The documentary Psychonautics: A Comic’s Exploration of Psychedelics, featuring stand-up comedian Shane Mauss delving into the fascinating world of psychedelic drugs, debuted at the Dances With Films festival last June but wasn’t released to the general public until just last month. I was waiting with eager anticipation to watch this film from the moment I first heard about it, and now that I’ve watched it a few times since its release, I figured I’d share my thoughts on it.

Unless you’re already familiar with him, you might be asking yourself, “Who is Shane Mauss?” Well, as I mentioned earlier, Shane is a stand-up comedian with a wacky sense of humor. He’s also the host of the comedy science podcast Here We Are and a fellow psychonaut. After spending the last few years exploring psychedelics in a lot of his work, Shane was inspired to make a documentary about the topic in order to show the world that these drugs aren’t necessarily as scary as someone who is psychedelically-naïve might expect.

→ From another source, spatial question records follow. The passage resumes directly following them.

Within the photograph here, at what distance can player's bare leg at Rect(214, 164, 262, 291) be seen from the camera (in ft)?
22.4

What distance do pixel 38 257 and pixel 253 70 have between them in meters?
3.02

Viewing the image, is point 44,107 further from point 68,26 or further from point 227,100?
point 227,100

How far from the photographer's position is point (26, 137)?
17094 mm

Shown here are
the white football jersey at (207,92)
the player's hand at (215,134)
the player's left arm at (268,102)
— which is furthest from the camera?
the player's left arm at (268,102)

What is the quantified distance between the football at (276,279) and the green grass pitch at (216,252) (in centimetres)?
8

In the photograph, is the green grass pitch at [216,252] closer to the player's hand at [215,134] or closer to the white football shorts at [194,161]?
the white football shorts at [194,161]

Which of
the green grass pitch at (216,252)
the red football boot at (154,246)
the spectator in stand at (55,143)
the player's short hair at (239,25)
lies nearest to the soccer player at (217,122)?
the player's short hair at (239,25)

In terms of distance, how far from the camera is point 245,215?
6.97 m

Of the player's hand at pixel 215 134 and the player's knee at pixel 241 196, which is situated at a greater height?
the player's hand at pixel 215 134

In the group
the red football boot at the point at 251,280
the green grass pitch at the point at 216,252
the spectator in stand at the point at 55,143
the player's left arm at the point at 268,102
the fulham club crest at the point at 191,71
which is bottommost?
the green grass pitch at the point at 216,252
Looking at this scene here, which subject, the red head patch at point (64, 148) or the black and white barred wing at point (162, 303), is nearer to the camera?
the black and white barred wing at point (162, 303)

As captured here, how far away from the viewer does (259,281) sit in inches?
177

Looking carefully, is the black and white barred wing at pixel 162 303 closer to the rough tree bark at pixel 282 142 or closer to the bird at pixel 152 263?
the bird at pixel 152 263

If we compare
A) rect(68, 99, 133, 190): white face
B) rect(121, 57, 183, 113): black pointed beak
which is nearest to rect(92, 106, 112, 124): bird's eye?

Psychonautics starts off mighty strong—and fast. The film opens up with a shot of Shane painted from head to toe in glow-in-the-dark body paint made from the MAOI Peganum harmala (also known as Syrian rue), right as he’s about to smoke DMT on camera. He looks at the camera in a slightly creepy way, ignites his lighter, and then leans in to take a hit.

Before he has a chance to inhale the DMT vapor, the film cuts to a stand-up comedy routine where Shane is telling the crowd that he was just let out of a psych ward two weeks earlier because he overdid it with psychedelic drugs. So much for trying to show the world the psychedelics are completely harmless!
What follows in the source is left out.